Feeling a draft, Day 3

The third and final day of the baseball draft deals in quantity, not quality. Picks 11 through 40 occasionally produce major league players, but rarely stars, and many high schoolers taken on the third day decline to sign and go to college.

So in a very real sense, the biggest thing to happen Wednesday was something that didn't happen. Nobody took Luke Heimlich, Oregon State's ace lefty who pleaded guilty years ago to molesting his niece.

Heimlich now denies what he admitted in court as a juvenile, and his record officially has been expunged. On talent alone, he was worthy of at least a second-round pick, perhaps higher, but no front office thought him worth the risk to their reputations.

This, frankly, surprises me. We've seen this repeatedly in pro sports: The highest moral virtue is winning. I expected somebody to, at the very least, take him in the third day.
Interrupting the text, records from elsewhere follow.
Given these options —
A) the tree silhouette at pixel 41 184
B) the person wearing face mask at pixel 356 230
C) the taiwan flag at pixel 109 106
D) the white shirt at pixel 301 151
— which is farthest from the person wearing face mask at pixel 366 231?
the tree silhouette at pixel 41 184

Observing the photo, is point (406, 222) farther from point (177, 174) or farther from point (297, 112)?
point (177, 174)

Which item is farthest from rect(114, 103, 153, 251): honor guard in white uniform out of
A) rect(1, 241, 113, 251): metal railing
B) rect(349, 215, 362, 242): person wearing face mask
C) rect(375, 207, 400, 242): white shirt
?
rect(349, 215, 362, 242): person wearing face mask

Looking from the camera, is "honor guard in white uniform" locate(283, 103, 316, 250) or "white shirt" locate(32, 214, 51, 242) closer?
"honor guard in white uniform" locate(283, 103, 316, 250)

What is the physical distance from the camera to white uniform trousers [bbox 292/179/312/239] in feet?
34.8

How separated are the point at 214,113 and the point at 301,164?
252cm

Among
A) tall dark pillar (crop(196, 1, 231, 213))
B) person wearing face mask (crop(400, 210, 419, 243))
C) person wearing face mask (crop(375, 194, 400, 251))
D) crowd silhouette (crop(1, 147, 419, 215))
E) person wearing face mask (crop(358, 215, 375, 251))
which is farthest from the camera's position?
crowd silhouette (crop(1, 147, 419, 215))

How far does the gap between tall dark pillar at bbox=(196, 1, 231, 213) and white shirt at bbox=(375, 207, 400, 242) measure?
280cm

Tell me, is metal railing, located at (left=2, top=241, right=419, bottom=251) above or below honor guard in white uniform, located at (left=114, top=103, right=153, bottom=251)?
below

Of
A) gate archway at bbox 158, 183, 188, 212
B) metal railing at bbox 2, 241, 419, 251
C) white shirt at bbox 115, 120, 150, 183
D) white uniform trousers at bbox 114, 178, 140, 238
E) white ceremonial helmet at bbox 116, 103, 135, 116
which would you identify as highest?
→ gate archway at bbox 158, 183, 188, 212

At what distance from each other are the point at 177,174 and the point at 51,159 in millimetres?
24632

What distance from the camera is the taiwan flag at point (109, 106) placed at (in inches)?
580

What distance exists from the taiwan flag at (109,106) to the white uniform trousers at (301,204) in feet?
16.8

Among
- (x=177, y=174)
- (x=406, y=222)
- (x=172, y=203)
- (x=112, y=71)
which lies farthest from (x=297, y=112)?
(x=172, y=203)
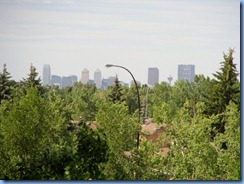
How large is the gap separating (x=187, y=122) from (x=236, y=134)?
41.6 inches

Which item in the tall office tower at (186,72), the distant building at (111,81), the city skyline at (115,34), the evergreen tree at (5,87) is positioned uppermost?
the city skyline at (115,34)

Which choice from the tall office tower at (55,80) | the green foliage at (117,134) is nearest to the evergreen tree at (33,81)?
the tall office tower at (55,80)

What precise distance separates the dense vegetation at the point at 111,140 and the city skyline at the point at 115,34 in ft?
0.80

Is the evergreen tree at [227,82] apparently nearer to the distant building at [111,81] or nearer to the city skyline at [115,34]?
the city skyline at [115,34]

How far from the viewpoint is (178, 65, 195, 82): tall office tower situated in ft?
28.4

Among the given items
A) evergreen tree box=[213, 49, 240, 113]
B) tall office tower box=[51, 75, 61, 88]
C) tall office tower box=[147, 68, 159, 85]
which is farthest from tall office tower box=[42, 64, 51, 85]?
evergreen tree box=[213, 49, 240, 113]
And nobody did.

Presumably no owner, no general manager, no scouting director wanted to take the risk. Heimlich is now too notorious to fly under the radar. No farm director could relish his inevitable quotes in the inevitable story in whatever town Heimlich was assigned to play in: "Admitted child molester to pitch here." And if that blowback is insufficiently intimidating, imagine the blowback if Heimlich got into trouble again.

It's possible that Heimlich will get a free-agent offer from somebody. Perhaps he'll find an independent league team to pitch for. Or perhaps his baseball days end with this collegiate season -- the Beavers, with three first-round picks even excluding Heimlich, play Minnesota this week in a NCAA superregional for a berth in the College World Series.

My personal hope is that his baseball days end with a loss to the Gophers.